In: Finance
You have just won the Kryshak lottery and you are given the following options to receive your winnings:
1. A lifetime annuity of $480,000 per year, with the first payment occurring one year from today. Your life expectancy is 40 years. (You will receive 40 payments)
2. A payment of $461,050 per year for 30 years (30 payments) with the first payment made immediately.
3. $7,945,000 five years from now. If your opportunity cost is 9%, which should you pick
please respond in business calculator form
The question is solved by calculating the present value of the three options.
1.Information provided:
Annuity= $480,000
Time= 40 years
Interest rate= 9%
Enter the below in a financial calculator to compute the present value:
PMT= 480,000
I/Y= 9
N= 40
Press the CPT key and PV to compute the present value.

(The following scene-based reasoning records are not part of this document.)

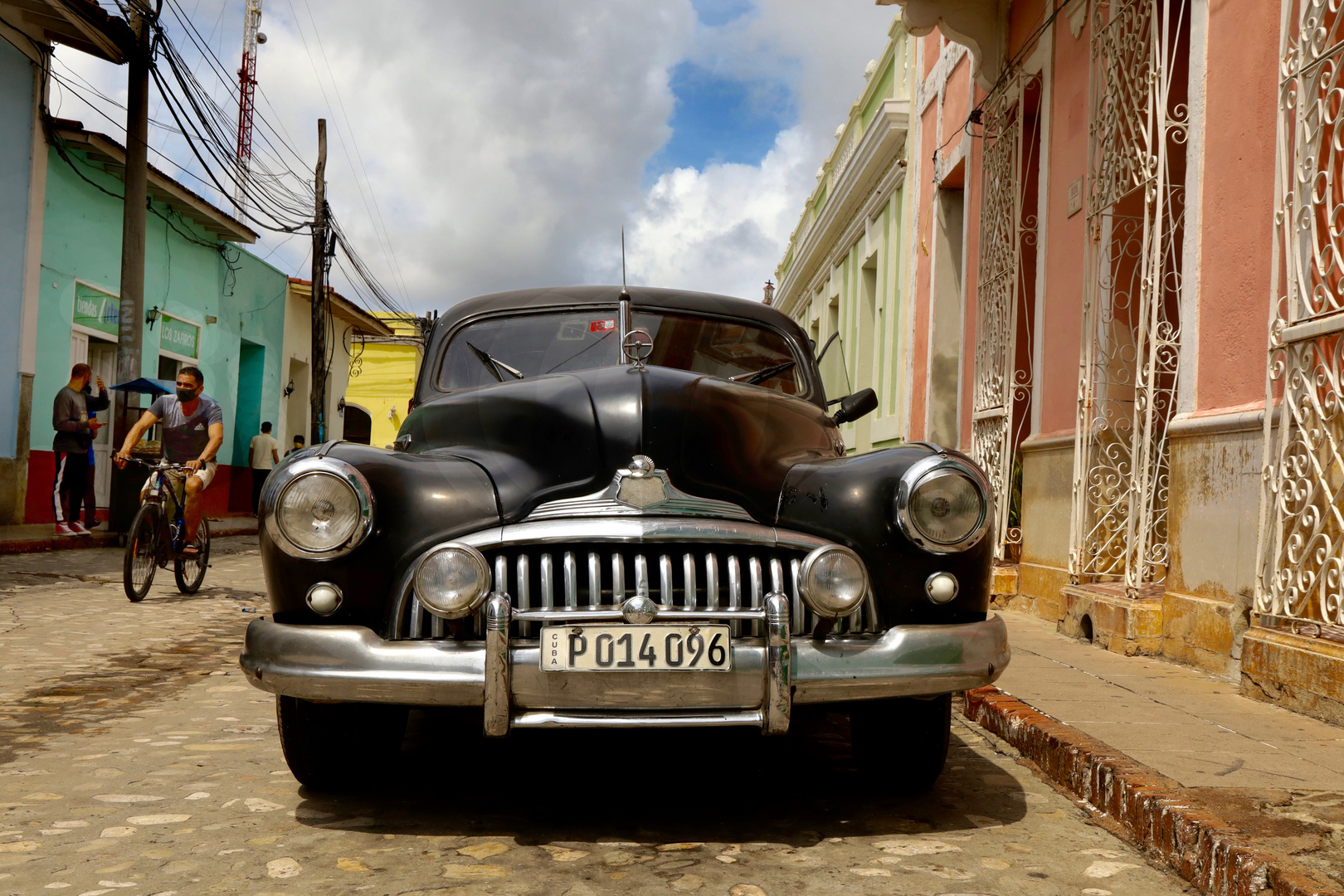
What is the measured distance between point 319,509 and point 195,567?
20.2ft

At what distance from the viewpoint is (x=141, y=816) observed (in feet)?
9.73

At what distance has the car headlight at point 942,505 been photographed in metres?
2.98

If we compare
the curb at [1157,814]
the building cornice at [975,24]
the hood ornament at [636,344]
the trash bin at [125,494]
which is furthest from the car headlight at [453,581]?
the trash bin at [125,494]

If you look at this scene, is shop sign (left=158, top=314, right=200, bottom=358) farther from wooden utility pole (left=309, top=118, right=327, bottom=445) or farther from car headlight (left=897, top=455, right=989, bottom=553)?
car headlight (left=897, top=455, right=989, bottom=553)

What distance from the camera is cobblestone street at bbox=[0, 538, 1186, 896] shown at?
8.38 feet

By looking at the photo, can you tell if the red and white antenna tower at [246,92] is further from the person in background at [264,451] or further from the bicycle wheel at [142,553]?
the bicycle wheel at [142,553]

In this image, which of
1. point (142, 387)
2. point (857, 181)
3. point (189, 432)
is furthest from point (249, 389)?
point (189, 432)

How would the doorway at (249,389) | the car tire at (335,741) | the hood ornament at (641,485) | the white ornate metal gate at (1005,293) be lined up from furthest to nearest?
the doorway at (249,389), the white ornate metal gate at (1005,293), the car tire at (335,741), the hood ornament at (641,485)

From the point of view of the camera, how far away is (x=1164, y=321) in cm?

The value obtained is 5,163,532.89.
Therefore, the present value is $5,163,532.89.
2.Information provided:
Annuity= $461,050
Time= 30 years
Interest rate= 9%
The question is concerning finding the present value of an annuity due. Annuity due refers to annuity that occurs at the beginning of a period.
This can also be solved using a financial calculator by inputting the below into the calculator:
The financial calculator is set in the end mode. Annuity due is calculated by setting the calculator to the beginning mode (BGN). To do this, press 2ndBGN 2ndSET on the Texas BA II Plus calculator.
Enter the below in a financial calculator in BGN mode to compute the present value:
PMT= 461,050
I/Y= 9
N= 30
Press the CPT key and PV to compute the present value.
The value obtained is 5,162,968.33.
Therefore, the present value is $5,162,968.33.
3.Information provided:
Future value=$7,945,000
Time= 5 years
Interest rate= 9%
Enter the below in a financial calculator to compute the present value:
FV= 7,945,000
N= 5
I/Y= 9
Press the CPT key and PV to compute the present value.
The value obtained is 5,163,704.86.
Therefore, the present value is $5,163,704.86.
Therefore, I would pick the third option since it has the highest present value.